[Data items]
###

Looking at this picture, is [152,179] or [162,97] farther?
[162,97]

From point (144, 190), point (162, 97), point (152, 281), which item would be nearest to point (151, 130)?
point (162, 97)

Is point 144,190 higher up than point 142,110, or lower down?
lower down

###

Exercise instructions - Format each line of the entries above as a Markdown table with two columns, Row and Line. Number the rows in order and skip blank lines.

The result -
| Row | Line |
|---|---|
| 1 | Looking at this picture, is [152,179] or [162,97] farther? |
| 2 | [162,97] |
| 3 | From point (144, 190), point (162, 97), point (152, 281), which item would be nearest to point (151, 130)? |
| 4 | point (162, 97) |
| 5 | Is point 144,190 higher up than point 142,110, or lower down? |
| 6 | lower down |